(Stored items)
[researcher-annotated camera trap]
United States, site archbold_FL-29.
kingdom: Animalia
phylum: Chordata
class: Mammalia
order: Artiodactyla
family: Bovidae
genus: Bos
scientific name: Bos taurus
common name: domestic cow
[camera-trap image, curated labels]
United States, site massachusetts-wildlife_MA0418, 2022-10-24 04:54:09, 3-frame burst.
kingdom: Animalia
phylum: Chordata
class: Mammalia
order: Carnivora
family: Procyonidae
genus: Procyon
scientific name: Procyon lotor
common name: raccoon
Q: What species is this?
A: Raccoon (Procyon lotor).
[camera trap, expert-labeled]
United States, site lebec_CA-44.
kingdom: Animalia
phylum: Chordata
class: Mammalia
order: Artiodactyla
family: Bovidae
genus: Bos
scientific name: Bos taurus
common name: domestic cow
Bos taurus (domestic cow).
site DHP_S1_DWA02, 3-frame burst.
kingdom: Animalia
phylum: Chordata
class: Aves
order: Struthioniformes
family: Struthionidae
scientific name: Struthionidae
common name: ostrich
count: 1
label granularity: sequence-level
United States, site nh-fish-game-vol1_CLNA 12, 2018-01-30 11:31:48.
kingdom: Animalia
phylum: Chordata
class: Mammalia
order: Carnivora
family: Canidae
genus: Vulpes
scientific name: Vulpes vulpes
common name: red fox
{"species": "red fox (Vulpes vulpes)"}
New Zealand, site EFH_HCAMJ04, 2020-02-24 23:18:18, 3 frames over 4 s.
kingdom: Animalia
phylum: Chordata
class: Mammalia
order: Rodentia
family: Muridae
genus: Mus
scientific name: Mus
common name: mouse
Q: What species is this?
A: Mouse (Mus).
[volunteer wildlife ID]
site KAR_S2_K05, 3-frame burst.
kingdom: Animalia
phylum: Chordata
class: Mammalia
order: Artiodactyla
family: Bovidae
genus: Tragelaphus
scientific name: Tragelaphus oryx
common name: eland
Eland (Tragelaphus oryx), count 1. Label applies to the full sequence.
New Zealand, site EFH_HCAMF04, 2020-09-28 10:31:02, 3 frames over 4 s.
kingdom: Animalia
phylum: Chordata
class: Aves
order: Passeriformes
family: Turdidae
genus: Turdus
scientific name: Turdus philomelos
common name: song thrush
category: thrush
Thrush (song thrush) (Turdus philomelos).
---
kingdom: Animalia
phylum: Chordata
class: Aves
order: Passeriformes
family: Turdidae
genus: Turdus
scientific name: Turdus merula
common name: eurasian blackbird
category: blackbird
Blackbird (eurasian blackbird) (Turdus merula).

Exercise brief
Every record must be repeated precisely and in full.

Final answer
[researcher-annotated camera trap]
United States, site archbold_FL-29.
kingdom: Animalia
phylum: Chordata
class: Mammalia
order: Artiodactyla
family: Bovidae
genus: Bos
scientific name: Bos taurus
common name: domestic cow
[camera-trap image, curated labels]
United States, site massachusetts-wildlife_MA0418, 2022-10-24 04:54:09, 3-frame burst.
kingdom: Animalia
phylum: Chordata
class: Mammalia
order: Carnivora
family: Procyonidae
genus: Procyon
scientific name: Procyon lotor
common name: raccoon
Q: What species is this?
A: Raccoon (Procyon lotor).
[camera trap, expert-labeled]
United States, site lebec_CA-44.
kingdom: Animalia
phylum: Chordata
class: Mammalia
order: Artiodactyla
family: Bovidae
genus: Bos
scientific name: Bos taurus
common name: domestic cow
Bos taurus (domestic cow).
site DHP_S1_DWA02, 3-frame burst.
kingdom: Animalia
phylum: Chordata
class: Aves
order: Struthioniformes
family: Struthionidae
scientific name: Struthionidae
common name: ostrich
count: 1
label granularity: sequence-level
United States, site nh-fish-game-vol1_CLNA 12, 2018-01-30 11:31:48.
kingdom: Animalia
phylum: Chordata
class: Mammalia
order: Carnivora
family: Canidae
genus: Vulpes
scientific name: Vulpes vulpes
common name: red fox
{"species": "red fox (Vulpes vulpes)"}
New Zealand, site EFH_HCAMJ04, 2020-02-24 23:18:18, 3 frames over 4 s.
kingdom: Animalia
phylum: Chordata
class: Mammalia
order: Rodentia
family: Muridae
genus: Mus
scientific name: Mus
common name: mouse
Q: What species is this?
A: Mouse (Mus).
[volunteer wildlife ID]
site KAR_S2_K05, 3-frame burst.
kingdom: Animalia
phylum: Chordata
class: Mammalia
order: Artiodactyla
family: Bovidae
genus: Tragelaphus
scientific name: Tragelaphus oryx
common name: eland
Eland (Tragelaphus oryx), count 1. Label applies to the full sequence.
New Zealand, site EFH_HCAMF04, 2020-09-28 10:31:02, 3 frames over 4 s.
kingdom: Animalia
phylum: Chordata
class: Aves
order: Passeriformes
family: Turdidae
genus: Turdus
scientific name: Turdus philomelos
common name: song thrush
category: thrush
Thrush (song thrush) (Turdus philomelos).
---
kingdom: Animalia
phylum: Chordata
class: Aves
order: Passeriformes
family: Turdidae
genus: Turdus
scientific name: Turdus merula
common name: eurasian blackbird
category: blackbird
Blackbird (eurasian blackbird) (Turdus merula).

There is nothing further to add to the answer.